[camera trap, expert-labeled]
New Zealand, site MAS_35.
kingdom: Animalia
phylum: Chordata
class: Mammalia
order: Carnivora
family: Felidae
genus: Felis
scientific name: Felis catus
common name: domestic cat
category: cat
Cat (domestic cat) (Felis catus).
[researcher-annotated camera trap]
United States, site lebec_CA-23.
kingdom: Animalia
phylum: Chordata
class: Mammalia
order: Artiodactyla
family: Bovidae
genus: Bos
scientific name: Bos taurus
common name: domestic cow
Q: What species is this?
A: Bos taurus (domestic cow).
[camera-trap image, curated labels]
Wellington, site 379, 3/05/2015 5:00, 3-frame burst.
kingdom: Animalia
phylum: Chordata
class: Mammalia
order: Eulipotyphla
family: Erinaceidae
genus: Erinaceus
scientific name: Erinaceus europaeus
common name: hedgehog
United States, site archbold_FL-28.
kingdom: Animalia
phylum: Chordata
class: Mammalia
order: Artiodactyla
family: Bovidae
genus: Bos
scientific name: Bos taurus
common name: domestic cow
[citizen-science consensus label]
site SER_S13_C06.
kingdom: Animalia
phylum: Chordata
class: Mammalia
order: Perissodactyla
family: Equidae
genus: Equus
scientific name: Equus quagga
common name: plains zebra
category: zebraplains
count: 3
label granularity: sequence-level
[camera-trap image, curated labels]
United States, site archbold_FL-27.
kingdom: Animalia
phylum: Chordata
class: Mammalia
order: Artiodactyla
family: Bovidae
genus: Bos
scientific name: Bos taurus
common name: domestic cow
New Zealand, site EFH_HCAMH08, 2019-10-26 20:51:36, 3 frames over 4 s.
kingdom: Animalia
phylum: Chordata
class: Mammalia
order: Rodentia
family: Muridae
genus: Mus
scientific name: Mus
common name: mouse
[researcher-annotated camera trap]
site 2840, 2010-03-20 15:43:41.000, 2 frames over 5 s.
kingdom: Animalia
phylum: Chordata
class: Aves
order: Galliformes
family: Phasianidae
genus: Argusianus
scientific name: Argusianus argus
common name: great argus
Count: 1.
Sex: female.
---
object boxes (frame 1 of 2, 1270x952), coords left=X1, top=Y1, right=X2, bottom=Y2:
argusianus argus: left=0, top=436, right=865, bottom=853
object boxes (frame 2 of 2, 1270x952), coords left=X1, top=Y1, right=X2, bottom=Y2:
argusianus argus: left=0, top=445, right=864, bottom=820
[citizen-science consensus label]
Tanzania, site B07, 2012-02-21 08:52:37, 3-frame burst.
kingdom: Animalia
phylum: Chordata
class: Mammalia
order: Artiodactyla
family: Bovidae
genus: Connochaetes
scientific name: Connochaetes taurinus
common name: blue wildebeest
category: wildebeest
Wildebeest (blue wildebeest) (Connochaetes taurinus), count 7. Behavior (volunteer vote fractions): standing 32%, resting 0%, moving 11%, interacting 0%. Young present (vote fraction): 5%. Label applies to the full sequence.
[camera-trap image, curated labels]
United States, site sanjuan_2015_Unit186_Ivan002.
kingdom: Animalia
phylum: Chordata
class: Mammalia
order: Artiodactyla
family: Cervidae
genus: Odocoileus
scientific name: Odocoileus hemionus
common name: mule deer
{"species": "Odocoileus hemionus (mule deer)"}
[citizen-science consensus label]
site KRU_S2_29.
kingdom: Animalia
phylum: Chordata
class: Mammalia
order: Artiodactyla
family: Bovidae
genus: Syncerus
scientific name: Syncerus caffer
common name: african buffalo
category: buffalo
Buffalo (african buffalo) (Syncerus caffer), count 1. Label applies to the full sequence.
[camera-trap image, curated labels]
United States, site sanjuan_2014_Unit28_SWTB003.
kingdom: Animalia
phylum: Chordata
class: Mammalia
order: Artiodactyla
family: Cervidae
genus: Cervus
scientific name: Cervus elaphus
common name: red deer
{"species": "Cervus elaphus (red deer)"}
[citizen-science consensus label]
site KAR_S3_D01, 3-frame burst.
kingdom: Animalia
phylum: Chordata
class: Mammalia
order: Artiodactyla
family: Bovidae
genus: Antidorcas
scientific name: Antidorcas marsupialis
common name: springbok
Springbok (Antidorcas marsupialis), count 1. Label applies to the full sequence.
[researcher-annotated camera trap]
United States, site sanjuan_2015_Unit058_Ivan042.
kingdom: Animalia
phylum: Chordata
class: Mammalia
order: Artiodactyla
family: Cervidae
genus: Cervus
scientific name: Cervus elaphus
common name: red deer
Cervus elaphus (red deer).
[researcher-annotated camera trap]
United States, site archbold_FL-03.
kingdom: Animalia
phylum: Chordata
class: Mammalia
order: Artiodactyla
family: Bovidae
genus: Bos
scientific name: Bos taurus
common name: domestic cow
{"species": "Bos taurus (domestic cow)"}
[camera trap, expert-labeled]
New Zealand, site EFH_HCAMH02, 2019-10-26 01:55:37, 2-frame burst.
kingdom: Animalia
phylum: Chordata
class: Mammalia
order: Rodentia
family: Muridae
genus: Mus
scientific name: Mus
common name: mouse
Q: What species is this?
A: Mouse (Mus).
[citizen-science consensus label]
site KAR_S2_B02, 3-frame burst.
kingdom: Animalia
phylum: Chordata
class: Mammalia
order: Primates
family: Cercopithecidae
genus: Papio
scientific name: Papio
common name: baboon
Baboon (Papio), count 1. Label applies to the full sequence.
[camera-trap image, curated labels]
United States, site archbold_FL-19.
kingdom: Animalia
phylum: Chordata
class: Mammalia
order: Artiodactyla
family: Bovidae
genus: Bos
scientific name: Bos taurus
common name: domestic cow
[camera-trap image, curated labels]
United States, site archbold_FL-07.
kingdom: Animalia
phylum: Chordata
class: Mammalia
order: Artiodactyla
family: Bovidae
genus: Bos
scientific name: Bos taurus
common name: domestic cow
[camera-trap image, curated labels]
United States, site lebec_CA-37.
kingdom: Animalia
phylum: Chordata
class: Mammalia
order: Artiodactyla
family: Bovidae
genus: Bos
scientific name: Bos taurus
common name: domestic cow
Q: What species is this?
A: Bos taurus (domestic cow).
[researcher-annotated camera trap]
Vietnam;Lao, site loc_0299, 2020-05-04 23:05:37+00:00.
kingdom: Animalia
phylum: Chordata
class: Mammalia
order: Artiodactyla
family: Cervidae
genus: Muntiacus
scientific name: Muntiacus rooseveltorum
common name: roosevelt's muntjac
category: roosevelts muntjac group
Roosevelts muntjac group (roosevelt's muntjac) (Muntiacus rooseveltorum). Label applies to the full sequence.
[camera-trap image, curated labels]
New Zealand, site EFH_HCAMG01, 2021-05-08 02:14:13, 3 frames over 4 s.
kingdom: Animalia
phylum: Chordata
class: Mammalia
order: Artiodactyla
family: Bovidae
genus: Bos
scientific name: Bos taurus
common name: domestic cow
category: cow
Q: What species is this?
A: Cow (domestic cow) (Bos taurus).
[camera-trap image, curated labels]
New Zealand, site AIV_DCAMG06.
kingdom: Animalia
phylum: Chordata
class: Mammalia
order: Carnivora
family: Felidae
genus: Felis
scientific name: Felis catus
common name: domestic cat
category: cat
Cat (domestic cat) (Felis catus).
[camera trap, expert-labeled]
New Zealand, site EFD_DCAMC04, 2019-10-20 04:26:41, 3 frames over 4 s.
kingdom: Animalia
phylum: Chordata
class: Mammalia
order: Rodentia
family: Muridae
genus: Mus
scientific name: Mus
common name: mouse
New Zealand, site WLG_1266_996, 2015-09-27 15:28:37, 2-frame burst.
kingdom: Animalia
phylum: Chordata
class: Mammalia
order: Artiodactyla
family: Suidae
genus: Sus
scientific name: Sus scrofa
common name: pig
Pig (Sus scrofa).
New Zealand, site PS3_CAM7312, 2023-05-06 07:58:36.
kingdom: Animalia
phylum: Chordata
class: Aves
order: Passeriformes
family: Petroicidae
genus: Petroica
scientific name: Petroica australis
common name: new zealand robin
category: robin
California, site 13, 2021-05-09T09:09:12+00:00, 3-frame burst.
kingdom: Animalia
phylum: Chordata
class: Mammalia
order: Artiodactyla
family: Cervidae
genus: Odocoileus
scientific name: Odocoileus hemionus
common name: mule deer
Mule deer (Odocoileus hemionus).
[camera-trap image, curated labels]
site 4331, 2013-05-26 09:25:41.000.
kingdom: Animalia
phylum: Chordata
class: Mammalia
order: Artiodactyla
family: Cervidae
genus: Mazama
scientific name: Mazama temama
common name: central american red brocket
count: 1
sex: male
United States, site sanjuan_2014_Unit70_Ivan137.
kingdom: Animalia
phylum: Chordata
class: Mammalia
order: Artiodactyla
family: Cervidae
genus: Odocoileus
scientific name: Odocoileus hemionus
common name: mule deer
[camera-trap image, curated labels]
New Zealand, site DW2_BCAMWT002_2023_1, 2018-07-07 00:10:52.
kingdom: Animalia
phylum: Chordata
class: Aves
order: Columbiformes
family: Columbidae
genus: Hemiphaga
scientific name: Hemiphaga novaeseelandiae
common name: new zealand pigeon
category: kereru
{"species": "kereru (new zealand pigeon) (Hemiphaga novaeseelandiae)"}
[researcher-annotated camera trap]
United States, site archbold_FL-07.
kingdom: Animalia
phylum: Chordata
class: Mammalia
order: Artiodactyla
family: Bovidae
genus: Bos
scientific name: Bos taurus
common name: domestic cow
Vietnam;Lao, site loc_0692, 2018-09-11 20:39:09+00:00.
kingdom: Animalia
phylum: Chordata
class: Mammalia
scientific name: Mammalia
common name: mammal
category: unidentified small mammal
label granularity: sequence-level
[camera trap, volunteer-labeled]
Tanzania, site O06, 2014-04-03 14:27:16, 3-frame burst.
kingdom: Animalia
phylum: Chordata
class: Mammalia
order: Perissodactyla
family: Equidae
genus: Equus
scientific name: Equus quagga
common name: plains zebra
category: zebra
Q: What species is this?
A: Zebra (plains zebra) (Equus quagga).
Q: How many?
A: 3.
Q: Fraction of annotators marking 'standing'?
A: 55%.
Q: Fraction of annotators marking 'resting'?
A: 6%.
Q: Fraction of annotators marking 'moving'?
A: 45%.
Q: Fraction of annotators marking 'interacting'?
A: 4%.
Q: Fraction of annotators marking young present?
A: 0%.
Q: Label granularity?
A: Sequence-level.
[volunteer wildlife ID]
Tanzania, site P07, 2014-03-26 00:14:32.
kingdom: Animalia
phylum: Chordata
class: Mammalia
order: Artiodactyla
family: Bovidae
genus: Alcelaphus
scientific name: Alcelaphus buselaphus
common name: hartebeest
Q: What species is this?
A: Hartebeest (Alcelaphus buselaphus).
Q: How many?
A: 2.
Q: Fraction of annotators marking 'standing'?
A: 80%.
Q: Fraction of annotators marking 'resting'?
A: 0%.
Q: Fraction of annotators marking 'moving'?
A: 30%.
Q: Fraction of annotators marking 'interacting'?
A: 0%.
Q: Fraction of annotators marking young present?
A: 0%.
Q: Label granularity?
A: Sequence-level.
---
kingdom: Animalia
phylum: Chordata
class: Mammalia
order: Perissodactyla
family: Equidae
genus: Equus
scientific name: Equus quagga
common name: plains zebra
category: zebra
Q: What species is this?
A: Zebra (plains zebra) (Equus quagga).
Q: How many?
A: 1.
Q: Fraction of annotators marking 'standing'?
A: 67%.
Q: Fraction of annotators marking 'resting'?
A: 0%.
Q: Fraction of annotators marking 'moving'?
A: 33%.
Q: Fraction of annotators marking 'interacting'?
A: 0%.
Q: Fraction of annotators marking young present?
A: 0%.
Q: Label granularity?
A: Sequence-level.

Task objective: One stretch of the lines above is wanted, from the line that contains "A: Cow (domestic cow) (Bos taurus)." through the line that contains "family: Suidae". Output it exactly.

Answer to this exercise:
A: Cow (domestic cow) (Bos taurus).
[camera-trap image, curated labels]
New Zealand, site AIV_DCAMG06.
kingdom: Animalia
phylum: Chordata
class: Mammalia
order: Carnivora
family: Felidae
genus: Felis
scientific name: Felis catus
common name: domestic cat
category: cat
Cat (domestic cat) (Felis catus).
[camera trap, expert-labeled]
New Zealand, site EFD_DCAMC04, 2019-10-20 04:26:41, 3 frames over 4 s.
kingdom: Animalia
phylum: Chordata
class: Mammalia
order: Rodentia
family: Muridae
genus: Mus
scientific name: Mus
common name: mouse
New Zealand, site WLG_1266_996, 2015-09-27 15:28:37, 2-frame burst.
kingdom: Animalia
phylum: Chordata
class: Mammalia
order: Artiodactyla
family: Suidae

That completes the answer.